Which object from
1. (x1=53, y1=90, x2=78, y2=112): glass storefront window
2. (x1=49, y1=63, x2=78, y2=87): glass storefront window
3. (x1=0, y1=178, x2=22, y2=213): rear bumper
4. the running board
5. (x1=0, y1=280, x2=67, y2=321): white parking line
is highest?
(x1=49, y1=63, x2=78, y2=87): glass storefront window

****************

* Stated task: Copy out the material above word for word, keeping every line as it appears.

* Task solution:
Which object from
1. (x1=53, y1=90, x2=78, y2=112): glass storefront window
2. (x1=49, y1=63, x2=78, y2=87): glass storefront window
3. (x1=0, y1=178, x2=22, y2=213): rear bumper
4. the running board
5. (x1=0, y1=280, x2=67, y2=321): white parking line
is highest?
(x1=49, y1=63, x2=78, y2=87): glass storefront window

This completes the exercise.